Lausitzer Strukturwandel soll Wahlkampfthema werden

Cottbus. Klaus Aha, Chef der Wirtschaftsinitiative Lausitz (WiL) ist sich sicher: "Was nicht in den Wahlkampf und den Koalitionsvertrag hineinkommt, spielt in den nächsten fünf Jahren keine wichtige Rolle mehr." Deshalb legt die Wirtschaftsinitiative gemeinsam mit der Energieregion Lausitz ein Positionspapier vor, das deutlich macht, welche Veränderungen die Region durch den Ausstieg aus der Braunkohle erwartet und das für diesen Strukturwandel Unterstützung notwendig ist. Peggy Kompalla

"Das ist deckungsgleich mit der Einschätzung der beiden Länder Brandenburg und Sachsen", betont Aha und erklärt: "Wir wollen damit der Bundespolitik zeigen, dass die regionale Politik und die Wirtschaft an einem Strang ziehen."

Bereits im nächsten Jahr werden demnach die ersten 500 Megawatt (MW) im Kraftwerk Jänschwalde abgeschaltet. Weitere 500 MW sollen später folgen. "Das läuft auf einen Ausstieg auf Raten hinaus", so Aha. Der Lausitz drohe insgesamt der Verlust von 15 000 Arbeitsplätzen.
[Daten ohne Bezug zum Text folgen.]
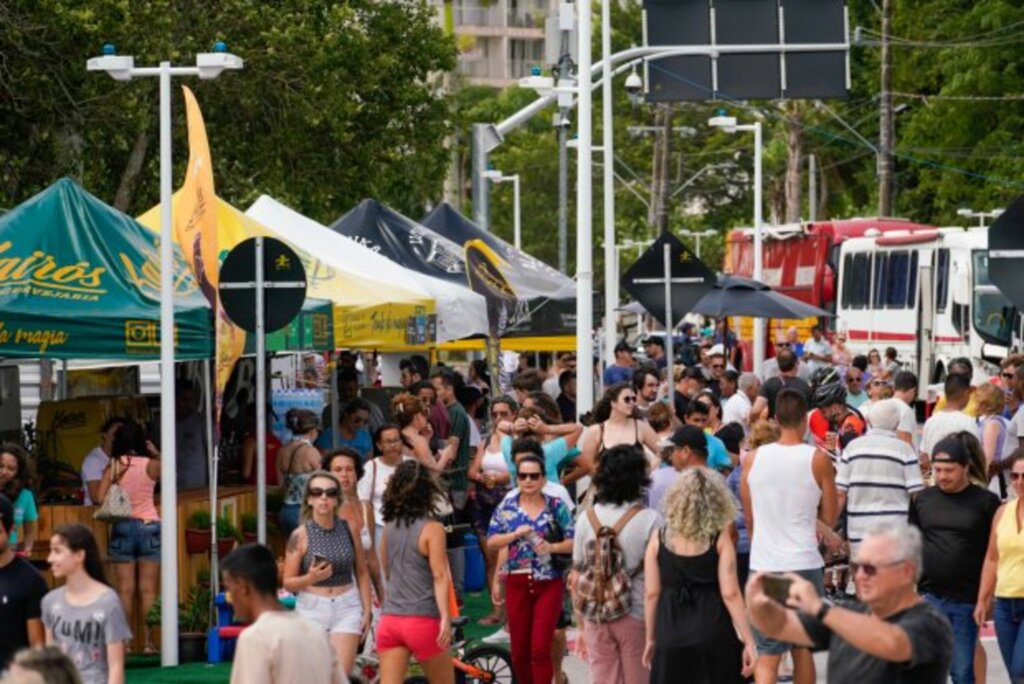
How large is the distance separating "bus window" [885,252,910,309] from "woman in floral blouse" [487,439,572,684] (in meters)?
32.3

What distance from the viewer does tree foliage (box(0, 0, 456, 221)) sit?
33.2 metres

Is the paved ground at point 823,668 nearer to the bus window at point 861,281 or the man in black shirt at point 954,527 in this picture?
the man in black shirt at point 954,527

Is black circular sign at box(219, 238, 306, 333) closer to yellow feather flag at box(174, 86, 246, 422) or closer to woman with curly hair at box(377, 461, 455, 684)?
yellow feather flag at box(174, 86, 246, 422)

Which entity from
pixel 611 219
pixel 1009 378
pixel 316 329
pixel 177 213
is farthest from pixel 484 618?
pixel 611 219

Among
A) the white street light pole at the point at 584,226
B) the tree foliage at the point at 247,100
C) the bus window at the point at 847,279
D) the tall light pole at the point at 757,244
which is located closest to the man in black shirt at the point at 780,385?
the white street light pole at the point at 584,226

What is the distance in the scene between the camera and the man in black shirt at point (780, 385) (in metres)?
20.7

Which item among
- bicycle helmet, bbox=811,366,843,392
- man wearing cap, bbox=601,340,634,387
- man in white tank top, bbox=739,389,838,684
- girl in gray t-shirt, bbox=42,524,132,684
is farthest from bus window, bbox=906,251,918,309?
girl in gray t-shirt, bbox=42,524,132,684

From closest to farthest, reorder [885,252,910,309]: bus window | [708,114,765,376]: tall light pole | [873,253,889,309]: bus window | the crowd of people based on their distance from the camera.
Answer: the crowd of people < [885,252,910,309]: bus window < [873,253,889,309]: bus window < [708,114,765,376]: tall light pole

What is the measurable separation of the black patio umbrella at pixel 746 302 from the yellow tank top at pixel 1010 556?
18.5m

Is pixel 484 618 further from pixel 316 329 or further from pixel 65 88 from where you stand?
pixel 65 88

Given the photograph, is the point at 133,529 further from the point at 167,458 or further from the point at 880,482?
the point at 880,482

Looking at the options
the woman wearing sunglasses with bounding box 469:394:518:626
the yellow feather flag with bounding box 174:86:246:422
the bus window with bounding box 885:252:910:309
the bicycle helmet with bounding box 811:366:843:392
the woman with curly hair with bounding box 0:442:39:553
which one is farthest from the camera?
the bus window with bounding box 885:252:910:309

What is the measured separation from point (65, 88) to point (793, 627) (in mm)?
27126

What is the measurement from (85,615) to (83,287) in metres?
A: 6.35
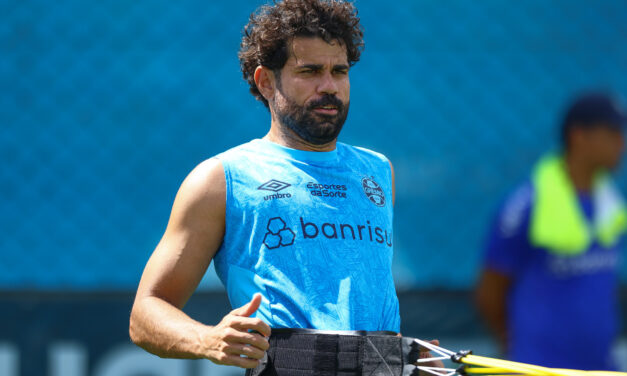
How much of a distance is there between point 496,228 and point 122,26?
7.39 feet

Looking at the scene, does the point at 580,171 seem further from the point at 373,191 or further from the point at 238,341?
the point at 238,341

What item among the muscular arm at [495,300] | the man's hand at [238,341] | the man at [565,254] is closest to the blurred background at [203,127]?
the muscular arm at [495,300]

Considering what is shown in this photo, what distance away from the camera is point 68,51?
178 inches

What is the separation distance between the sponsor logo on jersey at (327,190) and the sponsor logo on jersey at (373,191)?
81 mm

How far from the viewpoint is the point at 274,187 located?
84.0 inches

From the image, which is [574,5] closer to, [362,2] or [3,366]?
[362,2]

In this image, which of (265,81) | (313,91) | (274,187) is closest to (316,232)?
(274,187)

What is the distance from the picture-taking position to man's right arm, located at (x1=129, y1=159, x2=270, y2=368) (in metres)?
1.92

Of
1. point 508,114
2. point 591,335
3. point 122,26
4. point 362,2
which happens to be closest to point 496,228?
point 591,335

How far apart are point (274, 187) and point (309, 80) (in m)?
0.30

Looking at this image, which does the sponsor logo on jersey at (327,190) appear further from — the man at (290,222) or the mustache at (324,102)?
the mustache at (324,102)

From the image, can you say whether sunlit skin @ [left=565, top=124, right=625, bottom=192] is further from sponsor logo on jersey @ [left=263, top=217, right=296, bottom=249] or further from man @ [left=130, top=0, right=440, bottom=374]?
sponsor logo on jersey @ [left=263, top=217, right=296, bottom=249]

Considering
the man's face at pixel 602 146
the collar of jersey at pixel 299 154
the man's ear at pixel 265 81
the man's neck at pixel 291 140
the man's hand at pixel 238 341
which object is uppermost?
the man's face at pixel 602 146

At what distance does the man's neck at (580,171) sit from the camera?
4.05m
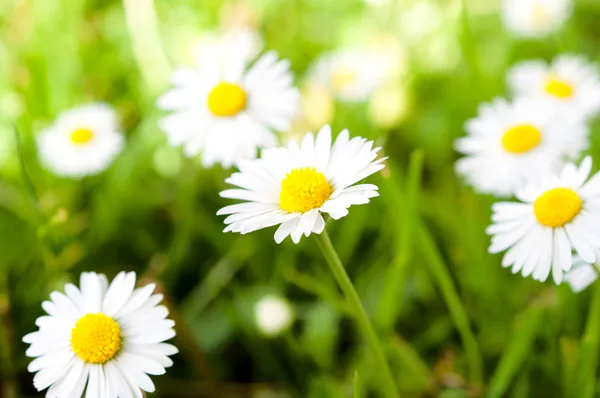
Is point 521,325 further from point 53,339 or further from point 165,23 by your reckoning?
point 165,23

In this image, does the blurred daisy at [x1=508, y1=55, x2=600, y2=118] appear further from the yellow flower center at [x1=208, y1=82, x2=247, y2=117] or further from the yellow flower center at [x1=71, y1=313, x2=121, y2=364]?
the yellow flower center at [x1=71, y1=313, x2=121, y2=364]

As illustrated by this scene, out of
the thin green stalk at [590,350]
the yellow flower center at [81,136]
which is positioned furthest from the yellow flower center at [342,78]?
the thin green stalk at [590,350]

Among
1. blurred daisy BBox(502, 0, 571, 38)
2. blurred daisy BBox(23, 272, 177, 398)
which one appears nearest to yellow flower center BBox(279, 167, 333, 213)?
blurred daisy BBox(23, 272, 177, 398)

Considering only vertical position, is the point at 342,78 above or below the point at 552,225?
above

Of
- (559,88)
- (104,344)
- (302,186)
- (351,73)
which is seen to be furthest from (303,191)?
(351,73)

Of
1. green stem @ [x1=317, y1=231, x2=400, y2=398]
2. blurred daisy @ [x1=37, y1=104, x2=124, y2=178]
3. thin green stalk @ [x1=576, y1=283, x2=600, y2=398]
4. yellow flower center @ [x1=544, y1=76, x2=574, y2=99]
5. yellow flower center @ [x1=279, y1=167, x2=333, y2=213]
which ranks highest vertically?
blurred daisy @ [x1=37, y1=104, x2=124, y2=178]

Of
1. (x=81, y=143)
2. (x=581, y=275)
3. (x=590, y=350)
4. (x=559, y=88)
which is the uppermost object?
(x=81, y=143)

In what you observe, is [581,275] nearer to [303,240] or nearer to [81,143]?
[303,240]

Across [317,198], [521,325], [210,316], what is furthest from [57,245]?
[521,325]
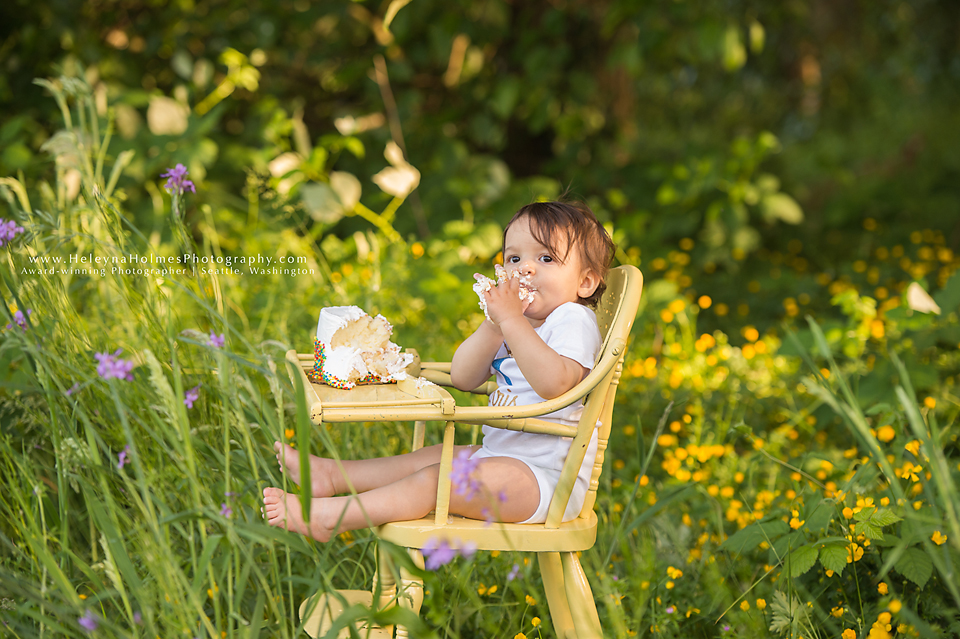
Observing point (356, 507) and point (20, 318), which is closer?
point (356, 507)

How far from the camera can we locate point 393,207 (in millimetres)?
3516

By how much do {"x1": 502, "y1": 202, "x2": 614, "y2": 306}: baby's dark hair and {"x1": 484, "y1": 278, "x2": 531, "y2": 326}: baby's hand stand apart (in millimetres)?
128

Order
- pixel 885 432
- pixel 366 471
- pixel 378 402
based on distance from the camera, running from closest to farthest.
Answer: pixel 378 402, pixel 366 471, pixel 885 432

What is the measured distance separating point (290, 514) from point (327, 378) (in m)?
0.25

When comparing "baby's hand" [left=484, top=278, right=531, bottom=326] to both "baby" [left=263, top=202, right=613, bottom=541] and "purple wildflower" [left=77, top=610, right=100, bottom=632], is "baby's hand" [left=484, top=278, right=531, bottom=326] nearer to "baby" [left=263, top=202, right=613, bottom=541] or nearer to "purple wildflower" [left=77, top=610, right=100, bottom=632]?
"baby" [left=263, top=202, right=613, bottom=541]

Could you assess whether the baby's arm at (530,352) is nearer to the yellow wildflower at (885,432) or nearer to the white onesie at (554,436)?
the white onesie at (554,436)

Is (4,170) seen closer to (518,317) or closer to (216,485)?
(216,485)

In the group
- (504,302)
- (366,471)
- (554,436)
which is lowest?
(366,471)

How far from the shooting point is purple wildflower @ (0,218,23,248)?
1439 millimetres

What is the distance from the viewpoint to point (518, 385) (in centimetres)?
154

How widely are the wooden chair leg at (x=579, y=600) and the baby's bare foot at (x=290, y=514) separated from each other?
0.44m

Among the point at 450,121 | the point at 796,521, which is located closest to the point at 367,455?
the point at 796,521

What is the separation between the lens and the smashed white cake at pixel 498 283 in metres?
1.42

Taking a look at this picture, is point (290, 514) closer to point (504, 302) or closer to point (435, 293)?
point (504, 302)
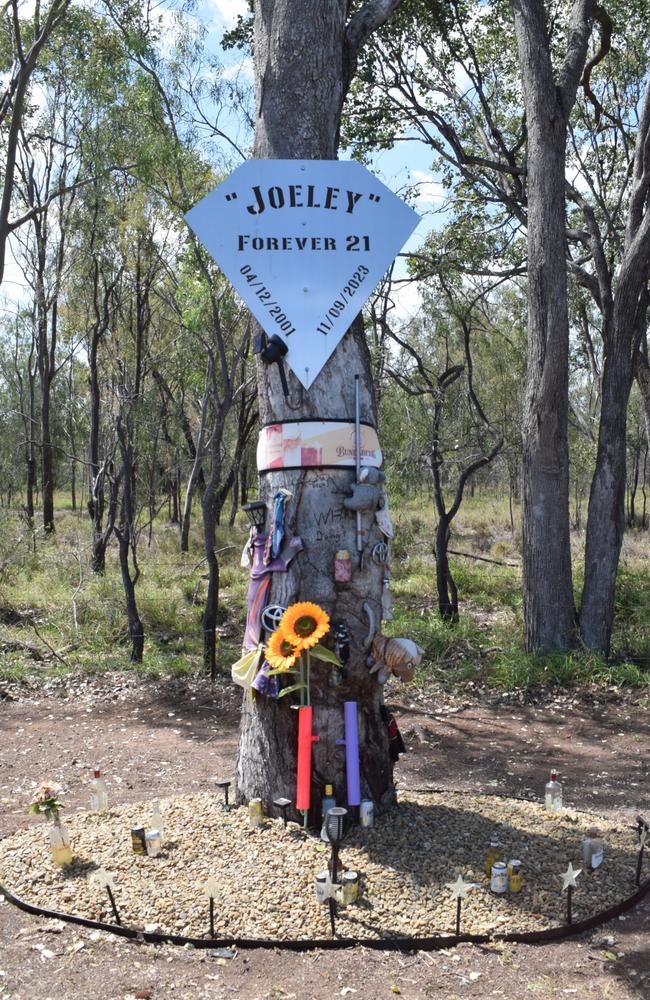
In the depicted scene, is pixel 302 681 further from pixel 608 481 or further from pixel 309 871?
pixel 608 481

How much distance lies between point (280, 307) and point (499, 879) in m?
2.66

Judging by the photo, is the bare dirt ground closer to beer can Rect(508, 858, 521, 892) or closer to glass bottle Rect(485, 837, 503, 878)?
beer can Rect(508, 858, 521, 892)

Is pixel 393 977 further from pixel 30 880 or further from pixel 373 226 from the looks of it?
pixel 373 226

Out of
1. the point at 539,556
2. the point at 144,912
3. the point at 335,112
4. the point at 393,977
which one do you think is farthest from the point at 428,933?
the point at 539,556

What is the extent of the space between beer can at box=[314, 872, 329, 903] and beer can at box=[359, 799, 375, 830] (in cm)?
52

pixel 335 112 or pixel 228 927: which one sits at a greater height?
pixel 335 112

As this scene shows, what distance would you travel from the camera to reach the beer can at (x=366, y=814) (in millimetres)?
3811

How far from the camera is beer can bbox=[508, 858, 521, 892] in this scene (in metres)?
3.39

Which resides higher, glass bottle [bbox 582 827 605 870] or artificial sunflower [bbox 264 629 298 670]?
artificial sunflower [bbox 264 629 298 670]

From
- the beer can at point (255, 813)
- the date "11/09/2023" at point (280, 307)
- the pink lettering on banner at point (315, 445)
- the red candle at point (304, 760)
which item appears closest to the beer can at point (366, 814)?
the red candle at point (304, 760)

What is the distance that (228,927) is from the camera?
10.4 feet

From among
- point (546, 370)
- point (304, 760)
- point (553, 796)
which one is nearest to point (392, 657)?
point (304, 760)

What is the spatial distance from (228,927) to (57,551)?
11841mm

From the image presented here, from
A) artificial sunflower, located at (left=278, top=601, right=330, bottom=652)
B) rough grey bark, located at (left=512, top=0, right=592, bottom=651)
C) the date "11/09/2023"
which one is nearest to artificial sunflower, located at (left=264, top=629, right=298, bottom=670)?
artificial sunflower, located at (left=278, top=601, right=330, bottom=652)
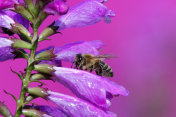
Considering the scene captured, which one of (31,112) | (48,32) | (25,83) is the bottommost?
(31,112)

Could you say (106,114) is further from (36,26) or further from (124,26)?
(124,26)

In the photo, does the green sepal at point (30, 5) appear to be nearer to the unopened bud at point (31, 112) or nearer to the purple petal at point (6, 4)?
the purple petal at point (6, 4)

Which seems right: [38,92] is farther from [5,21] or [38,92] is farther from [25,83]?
[5,21]

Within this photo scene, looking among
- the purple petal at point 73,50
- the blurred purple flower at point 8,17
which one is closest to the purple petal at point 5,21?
the blurred purple flower at point 8,17

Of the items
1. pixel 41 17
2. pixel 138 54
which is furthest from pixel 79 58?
pixel 138 54

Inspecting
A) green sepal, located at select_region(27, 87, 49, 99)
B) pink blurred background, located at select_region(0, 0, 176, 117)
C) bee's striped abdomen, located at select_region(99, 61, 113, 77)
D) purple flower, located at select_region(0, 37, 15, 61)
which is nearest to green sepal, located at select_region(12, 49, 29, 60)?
purple flower, located at select_region(0, 37, 15, 61)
Der Cottbuser Oberbürgermeister Holger Kelch (CDU) ergänzt als Sprecher der Energieregion: "Der Strukturwandel wird durch Entscheidungen des Bundes ausgelöst. Deshalb ist er auch in der Pflicht, den Wirtschaftsstandort dabei zu unterstützen." Diese Hilfe werde über Jahrzehnte notwendig sein. Dabei richtet sich sein Blick insbesondere auf den Ausbau der Infrastruktur zwischen Berlin, Dresden und Cottbus.

Kelch erwartet, dass bis Ende des Jahres die Gründung der Wirtschaftsregion Lausitz GmbH in Erweiterung der Energieregion um den Landkreis Görlitz abgeschlossen sein wird.